Что сделать:
#1 Выпишите из отрывка о прозе Пастернака фрагмент без изменений. Начните с места, где стоят слова «И тут же снова», и остановитесь после слов «нежели рядовому читателю).».
#2 Судя по отрывку о прозе Пастернака, на чьей совести остается определение «вгиб локтя»?

Отрывок:
Про такую простоту в народе нашем говорят, что она хуже воровства.
И тут же снова изыски, вроде: «Пока тебя помнят вгибы локтей моих». Кстати, что такое «вгиб локтя»? (Это определение остается на совести доктора Живаго, которому подобная анатомия, надо думать, более понятна, нежели рядовому читателю).
И еще один образец типичной «пастернакипи» в прозе: «Вся она одним махом была обведена кругом сверху донизу Творцом и в этом божественном очертании сдана на руки его душе…»
Когда в ранних своих стихах Пастернак писал:
Всю тебя, от гребенок до ног,
Как трагик в провинции драму Шекспирову,
Таскал я с собою и знал назубок,
Шатался по городу и репетировал,
это в известном возрасте могло нравиться и волновать, но в художественной прозе подобная лирика выглядит окончательной дешевкой.

Сохранённые данные:
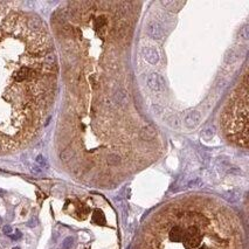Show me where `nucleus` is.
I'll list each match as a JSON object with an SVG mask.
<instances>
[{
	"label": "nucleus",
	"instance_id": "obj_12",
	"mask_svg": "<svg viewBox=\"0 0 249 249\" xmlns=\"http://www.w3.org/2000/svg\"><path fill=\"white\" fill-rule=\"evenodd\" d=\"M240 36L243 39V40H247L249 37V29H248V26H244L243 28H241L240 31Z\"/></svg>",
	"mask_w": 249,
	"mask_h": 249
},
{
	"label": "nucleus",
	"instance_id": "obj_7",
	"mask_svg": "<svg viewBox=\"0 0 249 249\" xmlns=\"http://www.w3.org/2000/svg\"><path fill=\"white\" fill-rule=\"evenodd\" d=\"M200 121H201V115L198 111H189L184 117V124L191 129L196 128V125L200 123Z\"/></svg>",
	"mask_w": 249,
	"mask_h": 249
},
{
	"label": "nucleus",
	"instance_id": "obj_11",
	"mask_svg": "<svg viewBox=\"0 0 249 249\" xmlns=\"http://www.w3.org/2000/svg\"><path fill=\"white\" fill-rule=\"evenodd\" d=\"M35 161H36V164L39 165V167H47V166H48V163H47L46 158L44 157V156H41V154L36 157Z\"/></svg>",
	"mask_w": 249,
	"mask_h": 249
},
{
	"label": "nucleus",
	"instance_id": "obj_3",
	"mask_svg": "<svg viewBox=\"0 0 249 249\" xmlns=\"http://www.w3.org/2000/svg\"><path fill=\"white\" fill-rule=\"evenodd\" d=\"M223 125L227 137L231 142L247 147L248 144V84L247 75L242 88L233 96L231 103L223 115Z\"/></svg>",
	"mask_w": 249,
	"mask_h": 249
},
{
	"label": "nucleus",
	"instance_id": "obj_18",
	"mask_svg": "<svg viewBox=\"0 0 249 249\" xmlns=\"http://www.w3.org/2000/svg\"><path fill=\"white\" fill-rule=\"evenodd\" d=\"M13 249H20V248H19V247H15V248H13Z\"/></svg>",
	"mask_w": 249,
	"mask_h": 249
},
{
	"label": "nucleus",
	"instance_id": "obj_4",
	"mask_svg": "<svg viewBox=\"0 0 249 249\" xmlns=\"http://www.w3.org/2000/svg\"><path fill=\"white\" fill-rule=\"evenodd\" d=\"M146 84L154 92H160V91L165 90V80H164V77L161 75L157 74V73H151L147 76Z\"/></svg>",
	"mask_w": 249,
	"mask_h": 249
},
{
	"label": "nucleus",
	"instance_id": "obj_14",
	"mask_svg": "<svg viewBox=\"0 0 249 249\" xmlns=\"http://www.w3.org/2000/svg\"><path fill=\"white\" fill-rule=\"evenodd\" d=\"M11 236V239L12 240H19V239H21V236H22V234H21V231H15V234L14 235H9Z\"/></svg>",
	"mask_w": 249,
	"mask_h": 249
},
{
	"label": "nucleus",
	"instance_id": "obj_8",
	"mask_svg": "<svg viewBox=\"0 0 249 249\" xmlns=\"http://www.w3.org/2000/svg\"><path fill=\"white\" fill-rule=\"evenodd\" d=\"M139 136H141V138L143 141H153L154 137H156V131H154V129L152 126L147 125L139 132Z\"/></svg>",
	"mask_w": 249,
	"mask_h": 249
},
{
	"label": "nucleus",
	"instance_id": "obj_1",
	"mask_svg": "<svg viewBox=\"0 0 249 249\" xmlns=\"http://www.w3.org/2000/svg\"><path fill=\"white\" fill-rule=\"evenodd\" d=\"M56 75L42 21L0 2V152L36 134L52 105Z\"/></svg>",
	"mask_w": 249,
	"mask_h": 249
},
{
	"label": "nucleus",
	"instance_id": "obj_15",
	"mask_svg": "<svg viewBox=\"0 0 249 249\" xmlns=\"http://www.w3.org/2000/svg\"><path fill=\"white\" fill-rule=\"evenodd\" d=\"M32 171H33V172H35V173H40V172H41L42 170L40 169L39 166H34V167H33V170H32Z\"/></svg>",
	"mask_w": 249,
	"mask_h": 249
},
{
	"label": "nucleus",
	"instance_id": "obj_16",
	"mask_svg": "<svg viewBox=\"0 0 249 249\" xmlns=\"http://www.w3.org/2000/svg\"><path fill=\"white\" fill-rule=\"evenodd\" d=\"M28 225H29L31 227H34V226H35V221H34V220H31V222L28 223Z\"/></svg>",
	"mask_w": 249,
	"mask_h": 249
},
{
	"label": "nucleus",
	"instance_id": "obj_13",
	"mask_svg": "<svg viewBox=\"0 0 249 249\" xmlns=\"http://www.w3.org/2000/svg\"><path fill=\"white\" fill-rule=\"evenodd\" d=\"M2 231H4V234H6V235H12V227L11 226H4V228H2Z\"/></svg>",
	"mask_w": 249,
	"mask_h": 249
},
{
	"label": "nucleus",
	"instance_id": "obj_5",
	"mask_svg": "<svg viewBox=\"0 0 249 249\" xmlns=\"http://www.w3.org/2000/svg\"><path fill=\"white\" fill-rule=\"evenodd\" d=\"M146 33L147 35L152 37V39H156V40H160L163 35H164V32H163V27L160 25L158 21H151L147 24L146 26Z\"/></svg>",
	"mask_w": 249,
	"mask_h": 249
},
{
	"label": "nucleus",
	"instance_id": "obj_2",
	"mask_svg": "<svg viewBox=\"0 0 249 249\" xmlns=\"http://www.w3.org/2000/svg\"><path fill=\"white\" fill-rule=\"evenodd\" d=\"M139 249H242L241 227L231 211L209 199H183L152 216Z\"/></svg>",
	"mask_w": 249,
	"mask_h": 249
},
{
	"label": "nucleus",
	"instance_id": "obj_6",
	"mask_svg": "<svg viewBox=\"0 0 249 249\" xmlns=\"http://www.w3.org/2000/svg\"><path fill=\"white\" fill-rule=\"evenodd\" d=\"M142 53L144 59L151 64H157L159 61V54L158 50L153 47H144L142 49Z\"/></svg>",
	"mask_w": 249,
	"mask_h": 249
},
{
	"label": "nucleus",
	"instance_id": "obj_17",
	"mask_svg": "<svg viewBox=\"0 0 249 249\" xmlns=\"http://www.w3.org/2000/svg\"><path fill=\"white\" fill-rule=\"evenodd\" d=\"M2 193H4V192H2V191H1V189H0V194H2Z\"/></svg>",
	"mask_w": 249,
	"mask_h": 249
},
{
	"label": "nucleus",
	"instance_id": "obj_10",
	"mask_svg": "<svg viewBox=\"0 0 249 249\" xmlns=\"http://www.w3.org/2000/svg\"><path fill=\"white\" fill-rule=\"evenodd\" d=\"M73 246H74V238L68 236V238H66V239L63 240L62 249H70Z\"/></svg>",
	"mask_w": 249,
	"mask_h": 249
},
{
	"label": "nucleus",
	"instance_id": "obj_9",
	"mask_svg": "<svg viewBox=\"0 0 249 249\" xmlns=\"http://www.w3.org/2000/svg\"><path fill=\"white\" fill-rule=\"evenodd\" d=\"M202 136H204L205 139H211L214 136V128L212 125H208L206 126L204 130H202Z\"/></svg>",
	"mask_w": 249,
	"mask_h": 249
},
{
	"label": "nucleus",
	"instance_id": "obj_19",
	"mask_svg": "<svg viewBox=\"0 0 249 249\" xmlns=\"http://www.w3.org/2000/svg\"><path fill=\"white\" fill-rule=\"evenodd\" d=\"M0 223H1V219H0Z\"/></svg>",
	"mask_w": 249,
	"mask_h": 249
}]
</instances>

==

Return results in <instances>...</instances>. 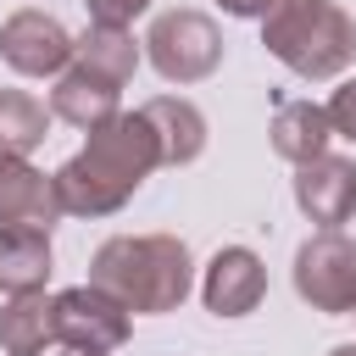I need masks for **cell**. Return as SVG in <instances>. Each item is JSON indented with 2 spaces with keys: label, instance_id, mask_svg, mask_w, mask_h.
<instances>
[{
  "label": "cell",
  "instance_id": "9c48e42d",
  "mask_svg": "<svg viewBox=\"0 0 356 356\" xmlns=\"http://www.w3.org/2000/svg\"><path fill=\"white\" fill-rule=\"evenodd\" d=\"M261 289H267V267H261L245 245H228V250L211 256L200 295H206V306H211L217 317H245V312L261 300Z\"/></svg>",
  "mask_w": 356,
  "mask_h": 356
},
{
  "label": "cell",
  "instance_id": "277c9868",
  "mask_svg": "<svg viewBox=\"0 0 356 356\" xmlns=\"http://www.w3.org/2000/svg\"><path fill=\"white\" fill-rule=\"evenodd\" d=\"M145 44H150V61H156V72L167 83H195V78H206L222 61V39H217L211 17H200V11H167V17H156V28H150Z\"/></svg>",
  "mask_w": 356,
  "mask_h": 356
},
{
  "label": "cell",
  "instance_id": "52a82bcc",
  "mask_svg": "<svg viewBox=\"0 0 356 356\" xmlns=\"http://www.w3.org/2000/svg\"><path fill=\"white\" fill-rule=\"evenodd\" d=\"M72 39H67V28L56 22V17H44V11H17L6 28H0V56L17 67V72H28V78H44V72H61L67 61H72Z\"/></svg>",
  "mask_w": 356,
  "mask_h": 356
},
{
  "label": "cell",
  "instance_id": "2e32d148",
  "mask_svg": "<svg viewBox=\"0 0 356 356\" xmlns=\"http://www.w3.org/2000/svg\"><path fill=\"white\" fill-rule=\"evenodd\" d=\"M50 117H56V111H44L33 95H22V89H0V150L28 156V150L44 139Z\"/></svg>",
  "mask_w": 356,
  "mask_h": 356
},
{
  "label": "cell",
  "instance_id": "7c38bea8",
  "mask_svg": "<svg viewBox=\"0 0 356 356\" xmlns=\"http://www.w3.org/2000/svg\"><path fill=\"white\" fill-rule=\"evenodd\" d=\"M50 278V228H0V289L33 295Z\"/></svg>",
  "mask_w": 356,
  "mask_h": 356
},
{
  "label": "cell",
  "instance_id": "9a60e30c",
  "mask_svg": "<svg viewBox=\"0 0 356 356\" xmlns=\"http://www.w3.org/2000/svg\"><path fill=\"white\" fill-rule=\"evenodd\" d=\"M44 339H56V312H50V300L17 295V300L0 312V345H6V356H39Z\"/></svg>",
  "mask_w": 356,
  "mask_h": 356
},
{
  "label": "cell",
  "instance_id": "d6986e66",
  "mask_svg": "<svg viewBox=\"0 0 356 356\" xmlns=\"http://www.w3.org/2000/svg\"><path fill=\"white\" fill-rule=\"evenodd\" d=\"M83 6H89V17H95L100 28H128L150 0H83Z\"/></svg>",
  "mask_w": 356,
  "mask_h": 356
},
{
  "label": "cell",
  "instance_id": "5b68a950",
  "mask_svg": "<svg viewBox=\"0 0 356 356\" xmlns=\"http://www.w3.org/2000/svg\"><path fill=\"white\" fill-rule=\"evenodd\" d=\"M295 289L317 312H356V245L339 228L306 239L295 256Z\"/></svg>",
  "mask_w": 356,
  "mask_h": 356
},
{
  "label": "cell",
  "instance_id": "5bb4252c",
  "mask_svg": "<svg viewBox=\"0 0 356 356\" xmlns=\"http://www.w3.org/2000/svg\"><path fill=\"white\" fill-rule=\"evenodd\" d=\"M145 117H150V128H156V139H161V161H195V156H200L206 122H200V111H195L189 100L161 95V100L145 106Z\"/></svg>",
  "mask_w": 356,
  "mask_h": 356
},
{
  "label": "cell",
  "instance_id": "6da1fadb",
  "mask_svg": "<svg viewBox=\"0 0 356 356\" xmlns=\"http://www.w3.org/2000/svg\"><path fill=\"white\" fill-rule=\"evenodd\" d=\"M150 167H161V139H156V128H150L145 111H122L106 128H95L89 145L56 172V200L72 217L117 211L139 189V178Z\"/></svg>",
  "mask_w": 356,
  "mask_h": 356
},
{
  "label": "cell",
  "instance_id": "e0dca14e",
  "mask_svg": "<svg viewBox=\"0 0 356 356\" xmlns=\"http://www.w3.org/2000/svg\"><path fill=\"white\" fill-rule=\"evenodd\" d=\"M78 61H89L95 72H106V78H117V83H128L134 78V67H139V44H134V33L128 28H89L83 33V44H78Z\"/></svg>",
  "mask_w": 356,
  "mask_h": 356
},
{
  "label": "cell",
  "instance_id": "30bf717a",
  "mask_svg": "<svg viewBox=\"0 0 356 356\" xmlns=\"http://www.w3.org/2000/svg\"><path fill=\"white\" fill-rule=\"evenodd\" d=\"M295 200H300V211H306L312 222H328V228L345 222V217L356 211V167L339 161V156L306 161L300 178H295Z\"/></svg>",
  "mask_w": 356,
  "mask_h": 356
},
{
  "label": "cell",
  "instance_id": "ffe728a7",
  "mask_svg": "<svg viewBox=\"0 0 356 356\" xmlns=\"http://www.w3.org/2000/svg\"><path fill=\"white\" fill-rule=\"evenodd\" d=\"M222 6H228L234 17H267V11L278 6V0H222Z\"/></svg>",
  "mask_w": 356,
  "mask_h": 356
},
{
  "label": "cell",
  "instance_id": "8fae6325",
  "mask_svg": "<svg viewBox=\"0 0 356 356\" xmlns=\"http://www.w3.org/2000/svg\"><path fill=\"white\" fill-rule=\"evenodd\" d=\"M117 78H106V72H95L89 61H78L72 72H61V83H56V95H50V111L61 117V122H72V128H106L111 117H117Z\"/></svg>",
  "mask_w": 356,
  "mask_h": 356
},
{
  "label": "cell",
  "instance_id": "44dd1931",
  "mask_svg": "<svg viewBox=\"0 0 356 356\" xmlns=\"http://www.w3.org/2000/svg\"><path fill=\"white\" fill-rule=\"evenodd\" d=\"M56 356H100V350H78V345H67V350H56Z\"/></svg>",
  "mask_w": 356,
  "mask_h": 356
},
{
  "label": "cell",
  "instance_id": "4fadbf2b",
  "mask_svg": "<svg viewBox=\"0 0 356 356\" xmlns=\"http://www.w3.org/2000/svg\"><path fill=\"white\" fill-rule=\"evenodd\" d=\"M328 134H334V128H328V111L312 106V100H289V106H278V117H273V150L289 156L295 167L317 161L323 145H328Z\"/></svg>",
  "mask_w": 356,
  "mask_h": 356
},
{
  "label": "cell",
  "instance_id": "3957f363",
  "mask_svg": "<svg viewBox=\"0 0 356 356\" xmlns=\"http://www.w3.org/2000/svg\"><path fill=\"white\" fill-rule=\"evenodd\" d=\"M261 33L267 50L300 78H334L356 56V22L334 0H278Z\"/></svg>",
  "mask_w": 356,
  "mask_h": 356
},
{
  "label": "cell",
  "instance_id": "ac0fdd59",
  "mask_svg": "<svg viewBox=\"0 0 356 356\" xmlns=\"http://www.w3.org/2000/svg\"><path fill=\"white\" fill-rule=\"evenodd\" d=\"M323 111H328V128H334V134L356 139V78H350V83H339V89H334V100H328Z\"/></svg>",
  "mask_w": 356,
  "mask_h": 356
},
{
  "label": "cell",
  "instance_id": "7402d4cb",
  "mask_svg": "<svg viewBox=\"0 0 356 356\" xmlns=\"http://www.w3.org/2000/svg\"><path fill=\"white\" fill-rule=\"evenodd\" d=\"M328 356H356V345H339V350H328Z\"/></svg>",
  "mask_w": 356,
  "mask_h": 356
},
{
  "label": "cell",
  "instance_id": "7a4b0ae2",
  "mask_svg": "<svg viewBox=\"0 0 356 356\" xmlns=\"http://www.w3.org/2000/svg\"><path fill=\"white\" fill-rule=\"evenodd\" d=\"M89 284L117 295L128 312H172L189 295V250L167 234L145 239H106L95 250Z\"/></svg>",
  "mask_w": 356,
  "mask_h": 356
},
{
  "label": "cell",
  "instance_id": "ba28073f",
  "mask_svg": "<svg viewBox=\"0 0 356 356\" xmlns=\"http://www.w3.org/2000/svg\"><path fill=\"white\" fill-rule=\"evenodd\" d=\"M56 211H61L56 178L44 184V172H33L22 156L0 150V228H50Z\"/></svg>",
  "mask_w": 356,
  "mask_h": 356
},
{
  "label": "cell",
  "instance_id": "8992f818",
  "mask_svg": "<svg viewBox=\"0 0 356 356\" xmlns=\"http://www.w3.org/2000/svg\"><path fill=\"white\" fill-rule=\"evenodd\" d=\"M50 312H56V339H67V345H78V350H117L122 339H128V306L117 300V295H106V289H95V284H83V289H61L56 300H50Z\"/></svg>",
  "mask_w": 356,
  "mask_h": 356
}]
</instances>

Ответы по заданиям:
#1
И тут же снова изыски, вроде: «Пока тебя помнят вгибы локтей моих». Кстати, что такое «вгиб локтя»? (Это определение остается на совести доктора Живаго, которому подобная анатомия, надо думать, более понятна, нежели рядовому читателю).

#2 На совести доктора Живаго.